[R] How to get normal/ rankit scores from non-normal data with ties.


I would like to see whether pathogen levels influenced certain bumblebee colony development parameters such as the number of queen pupae produced.

Due to non-normality of the data I would like to do a rankit transformation of the data as suggested by [Bishara & Hittner (2012)][1].

To define this transformation, let x_r be the ascending rank of x, such that xr = 1 for the lowest value of x. The RIN transformation function used here is

f(x)= Φ^(-1) ((x_r-0.5)/n)

where Φ^(-1)is the inverse normal cumulative distribution function and n is the sample size (Bliss, 1967).

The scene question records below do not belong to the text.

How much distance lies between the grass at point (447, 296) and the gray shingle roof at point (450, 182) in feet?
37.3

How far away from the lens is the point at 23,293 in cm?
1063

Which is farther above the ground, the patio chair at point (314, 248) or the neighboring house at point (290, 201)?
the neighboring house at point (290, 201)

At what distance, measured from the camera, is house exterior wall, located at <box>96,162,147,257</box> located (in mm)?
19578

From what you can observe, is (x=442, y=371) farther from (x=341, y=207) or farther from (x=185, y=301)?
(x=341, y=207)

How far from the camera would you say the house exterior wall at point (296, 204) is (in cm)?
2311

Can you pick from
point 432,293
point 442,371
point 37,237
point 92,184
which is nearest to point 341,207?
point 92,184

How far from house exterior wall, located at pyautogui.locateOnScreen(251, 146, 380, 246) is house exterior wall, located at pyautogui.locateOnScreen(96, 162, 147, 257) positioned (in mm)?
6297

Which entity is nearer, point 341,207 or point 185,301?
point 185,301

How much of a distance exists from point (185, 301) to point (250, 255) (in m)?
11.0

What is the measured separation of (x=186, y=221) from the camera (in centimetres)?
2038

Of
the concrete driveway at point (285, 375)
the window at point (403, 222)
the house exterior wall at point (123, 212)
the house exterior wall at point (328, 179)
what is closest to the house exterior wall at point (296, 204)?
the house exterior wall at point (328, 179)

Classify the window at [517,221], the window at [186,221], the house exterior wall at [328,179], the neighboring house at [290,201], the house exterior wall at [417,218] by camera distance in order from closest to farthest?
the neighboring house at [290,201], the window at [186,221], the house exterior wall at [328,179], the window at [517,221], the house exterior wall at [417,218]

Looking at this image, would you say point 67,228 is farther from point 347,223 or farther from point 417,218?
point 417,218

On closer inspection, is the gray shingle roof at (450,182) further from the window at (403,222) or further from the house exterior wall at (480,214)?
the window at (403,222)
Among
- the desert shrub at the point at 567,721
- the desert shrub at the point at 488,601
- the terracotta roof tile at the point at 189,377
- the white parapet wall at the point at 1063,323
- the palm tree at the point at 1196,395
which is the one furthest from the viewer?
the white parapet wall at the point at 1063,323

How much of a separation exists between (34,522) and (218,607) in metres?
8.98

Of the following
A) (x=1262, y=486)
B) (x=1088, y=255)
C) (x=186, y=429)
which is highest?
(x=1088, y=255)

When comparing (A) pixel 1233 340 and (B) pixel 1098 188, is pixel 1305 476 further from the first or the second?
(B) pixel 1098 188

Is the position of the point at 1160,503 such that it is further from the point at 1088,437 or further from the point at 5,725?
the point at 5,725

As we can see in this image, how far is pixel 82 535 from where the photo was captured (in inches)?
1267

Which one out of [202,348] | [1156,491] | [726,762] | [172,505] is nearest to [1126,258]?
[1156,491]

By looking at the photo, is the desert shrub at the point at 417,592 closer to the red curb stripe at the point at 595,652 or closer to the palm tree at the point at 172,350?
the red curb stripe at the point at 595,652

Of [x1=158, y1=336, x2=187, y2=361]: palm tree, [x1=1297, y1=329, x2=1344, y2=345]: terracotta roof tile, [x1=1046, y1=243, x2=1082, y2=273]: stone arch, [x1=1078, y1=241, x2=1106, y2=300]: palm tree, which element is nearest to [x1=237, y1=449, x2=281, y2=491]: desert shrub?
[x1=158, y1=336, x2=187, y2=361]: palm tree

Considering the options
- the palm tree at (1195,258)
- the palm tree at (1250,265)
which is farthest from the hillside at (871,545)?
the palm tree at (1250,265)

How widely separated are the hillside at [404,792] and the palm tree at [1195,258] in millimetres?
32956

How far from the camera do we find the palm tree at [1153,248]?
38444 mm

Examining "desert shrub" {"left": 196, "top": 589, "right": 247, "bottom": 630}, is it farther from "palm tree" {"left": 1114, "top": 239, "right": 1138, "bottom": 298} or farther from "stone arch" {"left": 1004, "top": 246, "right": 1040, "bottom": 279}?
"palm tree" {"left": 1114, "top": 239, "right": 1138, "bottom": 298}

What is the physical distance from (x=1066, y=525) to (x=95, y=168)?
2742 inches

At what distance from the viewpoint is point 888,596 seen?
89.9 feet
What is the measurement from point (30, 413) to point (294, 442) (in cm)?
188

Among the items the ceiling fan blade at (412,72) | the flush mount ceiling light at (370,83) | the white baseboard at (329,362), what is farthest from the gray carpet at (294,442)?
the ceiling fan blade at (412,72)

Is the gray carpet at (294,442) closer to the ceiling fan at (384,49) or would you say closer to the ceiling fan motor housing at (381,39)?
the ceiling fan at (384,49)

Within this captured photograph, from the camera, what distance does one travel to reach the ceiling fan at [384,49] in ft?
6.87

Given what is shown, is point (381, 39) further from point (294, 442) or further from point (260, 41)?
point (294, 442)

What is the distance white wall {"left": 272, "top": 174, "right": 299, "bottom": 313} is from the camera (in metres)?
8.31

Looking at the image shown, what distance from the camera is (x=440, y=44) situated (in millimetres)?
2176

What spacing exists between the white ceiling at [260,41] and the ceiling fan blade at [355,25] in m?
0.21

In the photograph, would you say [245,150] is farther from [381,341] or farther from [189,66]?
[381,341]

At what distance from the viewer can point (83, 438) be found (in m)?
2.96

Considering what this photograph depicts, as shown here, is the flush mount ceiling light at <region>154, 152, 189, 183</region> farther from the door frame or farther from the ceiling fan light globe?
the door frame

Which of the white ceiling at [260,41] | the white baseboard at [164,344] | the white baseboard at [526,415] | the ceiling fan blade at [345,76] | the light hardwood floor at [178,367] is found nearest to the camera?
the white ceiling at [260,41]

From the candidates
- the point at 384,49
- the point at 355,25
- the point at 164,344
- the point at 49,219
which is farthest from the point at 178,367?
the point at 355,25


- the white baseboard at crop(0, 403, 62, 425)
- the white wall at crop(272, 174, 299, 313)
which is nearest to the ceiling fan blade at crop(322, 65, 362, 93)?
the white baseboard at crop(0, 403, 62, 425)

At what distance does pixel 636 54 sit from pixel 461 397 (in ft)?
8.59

I could not figure out how to do the rankit transformation in R. I tried this:

    my.df$queen.pupae_rankit = qnorm((rank(my.df$queen.pupae)-0.5)/length(my.df$queen.pupae))
However, the ties seem to prevent a normal distribution of the rankit scores:


Therefore, I would like to know

  1. How can I get rankit scores from data with ties?
  2. Is the qnorm function actually the correct function to get the inverse cumulative distribution function
  3. [Bishara & Hittner (2012)][1] used the rankit scores in Pearson correlations rather than regressions. I know in a regression only the independent variable has to be normally distributed. Should I anyway, as [Bishara & Hittner (2012)] did transform also the dependent variable?